Frieden. Immer wieder Frieden:
In die Innenstadt gehen. Alles bekannt (Menschen, Häuser, Autos) und doch irgendwie anders. Es riecht alles anders. Nicht schlechter. Geräuschkulisse und Betriebsamkeit.
Wer bin ich? Ich bin der, der sich jetzt, bei alldem, in diesem Moment nicht unwohl fühlt, wie ein Fisch im Wasser und sich ein Eis kaufen will. Lecker Eis! Spazieren gehen, oder besser gesagt: Erkunden bis man müde war. Überall mal hineinschauen. Nichts zielgerichtet. Ausser das Erkunden selber.
Das Taxi. Tofas:
An einem Erkundungstag waren wir wieder hundemüde. Keine Lust zurückzulaufen. Was passiert, wenn sich mehrere "Verrückte" zusammentun?

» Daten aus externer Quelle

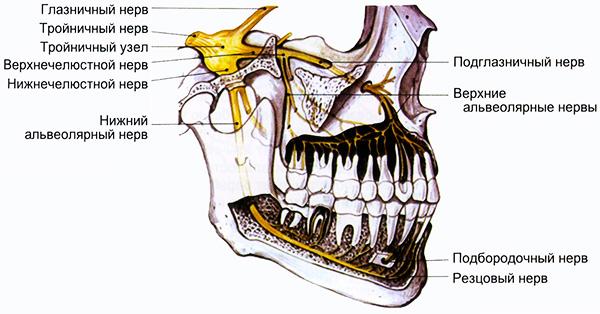 На картинке хорошо видно, что в случае воспалительных процессов в области зубов мудрости может произойти сдавливание близко расположенных нервных пучков.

Es kommt eine relativ (Die Ausgangsenergie ist da u.a. abhängig von der Masse der Verrückten) bescheuerte Idee heraus! Die Kinder liefen natürlich einen Teil des Weges zurück. Als es beschwerlich wurde – und man diesen langen Wegabschnitt mit den beschiss... Kopfsteinpflastern nicht mehr gehen wollte, beschloss man Kind für Kind, sich das kostengünstige Taxi zu teilen. Der Taxifahrer war irgendwann sauer. "Wie jetzt? Hier rechts oder links. Wisst ihr nicht wohin. Bis wohin denn noch!!!" Die Strasse wollte uns (
vorsätzlich) nicht einfallen. Nicht nur (mein früheres) ich fand die Situation urkomisch. Unsere selbst erschaffene, römische Dekadenz in der Türkei. Die gesunden Kinder, die bis in die Nacht Fußball spielen könnten, haben keine Lust zu latschen, und quälen Taxifahrer und Autofederung bis aufs Äusserste. Wir lachten uns irgendwann an und wurden vom Taxifahrer "herausgeschmissen"
. Die paar Lira, die wir abdrücken mussten, waren es seinerzeit wert.

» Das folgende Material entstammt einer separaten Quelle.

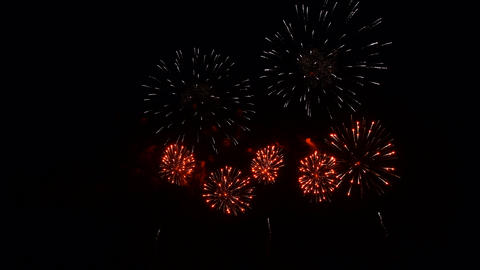 Various Fireworks in the night sky, isolated on black background Live Action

Zurück im Haus. Gleich Abendessen. Uhrzeit jedoch nicht genau definiert. Es fehlen noch Wassermelonen. Kein Problem! Können wir doch holen!! Also kurz nochmals zurück in Richtung Innenstadt. Nicht so viele Minuten Fußweg davon entfernt war unser Taxi-Einstiegspunkt. Gegenseitiges Anschauen. Das Gelächter platzt aus uns heraus. Jeder lacht auf seine Weise. Die Menschen um uns herum & die Zeit spielen in diesem Moment keine Rolle. Das Lachen ist jetzt unsere gemeinsame Sprache: Wir sind. Jetzt. Jetzt sind wir. Auch wenn wir früher auch "waren" und danach.

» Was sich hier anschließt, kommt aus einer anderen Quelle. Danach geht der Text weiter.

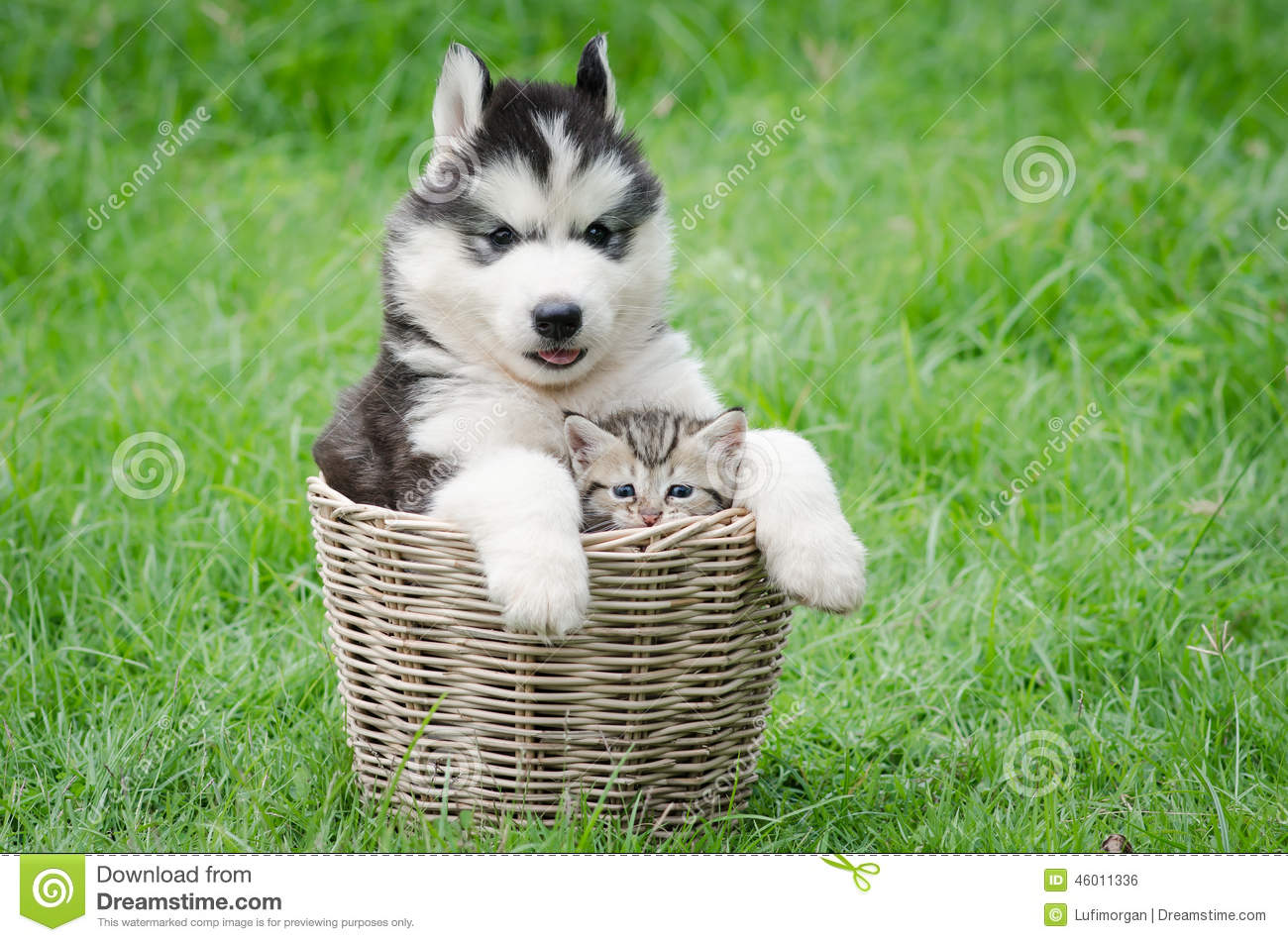 cute puppy and kitten in basket stock photo image of husky green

Einem morgigen Tag folgt der nächste (Murmeltier-)Tag. Interessante Geschäfte. Eis. Gazoz. Kino. Deliye (ve çocuğa?) hergün bayram:lol:
Nochmals im Bakkal. Ein letztes Mal:
Man wußte gar nicht mehr, was man da überhaupt wollte. OK, dann bis zum nächsten mal. Tschüüühüüüüs. Selam...Aladin...leikum
Peinlich! Andererseits. In jenem Moment. Lachen auf einer Welle. Könnte man sie physikalisch messen: Selbe Länge!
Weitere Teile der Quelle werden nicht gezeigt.